Sunday, 14 August 2011
The Vale of Pewsey by Edward Loxton Knight
I thought this was a rare enough colour woodcut by the British artist Edward Loxton Knight to be worth a quick post. It's just come up for sale on British ebay from Jubilee Galleries at the kind of 'Buy it now' price it might go for at auction in Nottingham without exactly being his most stylish work. He adopted a pretty Arnesby-Brownish manner later on and I don't think The Vale of Pewsey is as period as some of the work on my Loxton Knight post (September, 2011). In its favour, it's subtle and ambitious. It's the first out of an edition of 35, I think, still in the original frame and mount, so it is hard to say what the actual condition is - and at that kind of price, it matters. If his earlier work tends to look like colour-by-numbers, then this one is too much like a conventional landscape painting to be that interesting as a print. He just can't win, can he?

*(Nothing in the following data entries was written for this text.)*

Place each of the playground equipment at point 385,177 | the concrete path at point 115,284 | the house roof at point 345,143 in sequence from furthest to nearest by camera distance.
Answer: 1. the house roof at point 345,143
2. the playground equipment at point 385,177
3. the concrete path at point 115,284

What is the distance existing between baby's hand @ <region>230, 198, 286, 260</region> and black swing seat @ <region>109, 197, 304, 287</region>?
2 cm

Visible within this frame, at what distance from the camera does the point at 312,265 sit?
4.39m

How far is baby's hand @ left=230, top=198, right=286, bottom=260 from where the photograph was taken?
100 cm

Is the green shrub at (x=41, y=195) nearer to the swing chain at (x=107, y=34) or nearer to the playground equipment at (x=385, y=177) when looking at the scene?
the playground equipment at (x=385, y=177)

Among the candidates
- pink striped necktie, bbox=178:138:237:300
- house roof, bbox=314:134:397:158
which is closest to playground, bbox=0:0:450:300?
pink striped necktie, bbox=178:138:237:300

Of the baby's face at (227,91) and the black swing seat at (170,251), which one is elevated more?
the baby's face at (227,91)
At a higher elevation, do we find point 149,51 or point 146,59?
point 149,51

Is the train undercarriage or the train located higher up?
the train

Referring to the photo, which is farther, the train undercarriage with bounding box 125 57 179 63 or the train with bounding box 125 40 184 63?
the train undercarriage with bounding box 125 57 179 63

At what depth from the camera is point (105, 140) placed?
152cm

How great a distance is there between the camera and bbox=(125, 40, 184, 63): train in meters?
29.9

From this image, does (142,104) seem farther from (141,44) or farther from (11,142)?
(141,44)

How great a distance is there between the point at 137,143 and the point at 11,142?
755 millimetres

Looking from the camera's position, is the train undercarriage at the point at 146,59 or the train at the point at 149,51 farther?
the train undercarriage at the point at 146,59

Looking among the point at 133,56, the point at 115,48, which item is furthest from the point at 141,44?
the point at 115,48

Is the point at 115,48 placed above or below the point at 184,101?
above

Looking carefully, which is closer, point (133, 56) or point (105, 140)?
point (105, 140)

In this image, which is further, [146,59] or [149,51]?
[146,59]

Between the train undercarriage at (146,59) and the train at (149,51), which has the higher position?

Here is a replacement image that I've found with help (see comments) which may show altered colours, I'll put it like that. It will come from a photograph from a catalogue because that's where all these art sites find their images - that or on ebay. I had this one down as The Trent Valley, which is probably wrong as the Trent valley isn't so heavily wooded. You have to ask yourself if this is just another version or is it just that the top print has faded. I tend to think Loxton Knight was correcting a misjudgement by darkening the foreground in the lower print because the blue of the valley in the upper print is too pronounced and makes it float upwards. Darkening the clouds had the same effect. I think the improvements work and that number two is the better print. It goes to show what care Loxton Knight took with his woodcuts.